Accounting costs, therefore, aren’t measured. They’re calculated. Profit, too, is calculated. You don’t measure either, you figure them out, and a different set of assumptions will lead to a different cost or profit. If you have multiple costs and profit values, which one is right? Taking liberties with Segal’s Law, a woman with a watch knows what time it is. A woman with two watches is never quite sure. This is practically the opposite of measuring something where your opinions and ideas don’t matter and will not, therefore, change the outcome. Neither the temperature nor the actual number of people who walk through a door are affected by your opinion of what they should be. However, with calculated costs you can use practically any assumptions and techniques you want. Want to reduce taxes? Make profit smaller by considering more factors that will increase your costs. Want to improve market value or improve credit worthiness? Accounting can accommodate. This is not accounting’s fault. It is how we have chosen to exploit the tool.
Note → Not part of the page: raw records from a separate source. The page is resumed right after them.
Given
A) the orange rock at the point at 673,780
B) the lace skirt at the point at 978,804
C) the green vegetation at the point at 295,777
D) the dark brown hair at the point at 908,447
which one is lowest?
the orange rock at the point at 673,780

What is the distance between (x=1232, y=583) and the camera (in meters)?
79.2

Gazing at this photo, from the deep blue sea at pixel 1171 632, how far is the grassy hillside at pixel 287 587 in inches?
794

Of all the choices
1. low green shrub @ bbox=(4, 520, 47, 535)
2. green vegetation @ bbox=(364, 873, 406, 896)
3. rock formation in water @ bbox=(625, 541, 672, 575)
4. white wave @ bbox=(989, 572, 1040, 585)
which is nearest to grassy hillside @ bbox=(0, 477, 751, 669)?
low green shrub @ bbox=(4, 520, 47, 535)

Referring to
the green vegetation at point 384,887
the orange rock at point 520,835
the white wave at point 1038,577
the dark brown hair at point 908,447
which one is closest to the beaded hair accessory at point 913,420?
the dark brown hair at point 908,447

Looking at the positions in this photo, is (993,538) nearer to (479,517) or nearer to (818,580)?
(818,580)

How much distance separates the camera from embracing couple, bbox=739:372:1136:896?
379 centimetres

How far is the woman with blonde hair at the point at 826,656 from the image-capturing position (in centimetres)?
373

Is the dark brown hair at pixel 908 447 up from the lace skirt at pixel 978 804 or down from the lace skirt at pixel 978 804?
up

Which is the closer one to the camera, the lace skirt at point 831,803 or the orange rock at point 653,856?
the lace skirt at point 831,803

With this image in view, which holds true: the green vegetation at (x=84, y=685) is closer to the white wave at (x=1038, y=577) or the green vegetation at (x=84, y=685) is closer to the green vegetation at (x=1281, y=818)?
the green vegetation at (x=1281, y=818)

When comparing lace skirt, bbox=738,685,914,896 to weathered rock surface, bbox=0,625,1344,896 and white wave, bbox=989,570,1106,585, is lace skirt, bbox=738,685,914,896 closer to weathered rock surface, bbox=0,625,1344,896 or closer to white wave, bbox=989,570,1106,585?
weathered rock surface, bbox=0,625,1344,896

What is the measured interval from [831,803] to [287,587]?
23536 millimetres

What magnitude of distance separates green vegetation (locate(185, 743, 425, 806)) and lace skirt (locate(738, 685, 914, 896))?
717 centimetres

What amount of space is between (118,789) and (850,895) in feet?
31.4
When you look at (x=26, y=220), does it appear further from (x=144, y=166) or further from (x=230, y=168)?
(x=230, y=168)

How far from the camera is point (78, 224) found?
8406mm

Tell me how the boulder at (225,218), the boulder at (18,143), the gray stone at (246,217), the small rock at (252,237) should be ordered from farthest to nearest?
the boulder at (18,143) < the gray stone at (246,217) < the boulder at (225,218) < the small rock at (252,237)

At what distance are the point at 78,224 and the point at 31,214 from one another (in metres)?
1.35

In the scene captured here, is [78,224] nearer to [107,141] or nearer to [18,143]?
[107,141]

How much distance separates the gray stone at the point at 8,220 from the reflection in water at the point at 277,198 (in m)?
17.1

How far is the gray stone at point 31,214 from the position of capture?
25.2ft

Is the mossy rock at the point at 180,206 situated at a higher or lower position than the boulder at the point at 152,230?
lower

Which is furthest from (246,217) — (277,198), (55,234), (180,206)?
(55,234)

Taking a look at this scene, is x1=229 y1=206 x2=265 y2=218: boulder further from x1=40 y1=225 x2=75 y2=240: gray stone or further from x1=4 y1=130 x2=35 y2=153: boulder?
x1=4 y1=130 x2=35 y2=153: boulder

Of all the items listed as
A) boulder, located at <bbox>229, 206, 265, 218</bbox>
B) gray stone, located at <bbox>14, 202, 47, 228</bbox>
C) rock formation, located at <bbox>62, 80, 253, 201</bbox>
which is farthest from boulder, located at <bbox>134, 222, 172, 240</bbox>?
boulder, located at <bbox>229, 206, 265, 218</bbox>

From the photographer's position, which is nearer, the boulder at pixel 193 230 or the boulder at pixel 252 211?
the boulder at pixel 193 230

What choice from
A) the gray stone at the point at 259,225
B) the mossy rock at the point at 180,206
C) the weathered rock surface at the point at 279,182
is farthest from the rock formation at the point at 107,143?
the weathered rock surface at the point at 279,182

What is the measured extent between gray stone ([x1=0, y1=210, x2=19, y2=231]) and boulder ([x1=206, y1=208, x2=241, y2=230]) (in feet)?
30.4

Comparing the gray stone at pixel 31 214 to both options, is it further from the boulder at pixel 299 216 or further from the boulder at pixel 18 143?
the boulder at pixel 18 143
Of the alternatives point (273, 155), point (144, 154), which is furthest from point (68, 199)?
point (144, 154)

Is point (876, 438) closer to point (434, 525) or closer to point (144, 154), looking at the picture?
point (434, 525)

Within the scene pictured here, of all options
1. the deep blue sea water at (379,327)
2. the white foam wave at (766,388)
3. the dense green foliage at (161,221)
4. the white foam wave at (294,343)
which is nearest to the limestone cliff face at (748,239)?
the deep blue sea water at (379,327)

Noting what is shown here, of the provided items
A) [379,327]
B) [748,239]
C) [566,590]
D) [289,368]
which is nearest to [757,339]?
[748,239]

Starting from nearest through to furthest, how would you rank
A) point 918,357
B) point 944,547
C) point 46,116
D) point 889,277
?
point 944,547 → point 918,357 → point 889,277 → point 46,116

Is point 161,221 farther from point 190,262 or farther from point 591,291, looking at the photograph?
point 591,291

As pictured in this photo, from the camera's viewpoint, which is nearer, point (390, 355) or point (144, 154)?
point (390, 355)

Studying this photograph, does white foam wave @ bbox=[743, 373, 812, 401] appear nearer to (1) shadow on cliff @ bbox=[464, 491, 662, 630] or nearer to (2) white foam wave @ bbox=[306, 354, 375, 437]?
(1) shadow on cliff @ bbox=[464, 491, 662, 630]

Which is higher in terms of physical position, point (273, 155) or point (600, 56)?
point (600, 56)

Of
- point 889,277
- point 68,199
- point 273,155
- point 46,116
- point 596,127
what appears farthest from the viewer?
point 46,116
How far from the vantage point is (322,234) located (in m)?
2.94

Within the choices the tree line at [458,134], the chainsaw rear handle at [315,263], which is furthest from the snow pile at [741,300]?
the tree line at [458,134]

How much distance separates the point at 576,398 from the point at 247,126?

What’s sad is, this information seems almost like a drug of choice to business leaders. There is an addiction to it and a fear of discontinuing its use, even when they know the information is either suspect or downright wrong. Many who have read, The Goal by Eli Goldratt, for instance, loved what he had to say. They buy into Dr. Goldratt’s ideas, talk about how great the book is, and then turn around and ignore what he said and focus, instead, on the cost accounting numbers he lambasts. Others, too, have questioned the relevance of cost accounting information. Taiichi Ohno, the leader within Toyota who was responsible for the Toyota Production System, the precursor to lean, was adamant about not using cost accounting. In fact, Ohno reportedly suggested, it wasn’t enough to drive cost accountants out of his factory. He had to drive cost accounting out of the heads of his people. He knew the potential negative effects of cost accounting information, yet many companies I’ve worked with who claim to have implemented lean still use cost accounting information. Dr. H. Thomas Johnson, coauthor of Relevance Lost with Dr. Robert Kaplan of activity-based costing fame realized, after Relevance Lost was published, that they were wrong and spent years trying to address the issue, writing books such as Relevance Regained and Profit Beyond Measure. The information is out there, but we refuse to use it.

There are options that can allow for a shift away from misused and misunderstood accounting information toward an environment that is more effective at modeling whether you made money and provides better context for managerial decisions. It all begins with The Goal.

1 Cooper, R., and R.S. Kaplan. September–October 1988. Measure Costs Right: Make the Right Decisions, 100. Harvard Business Review.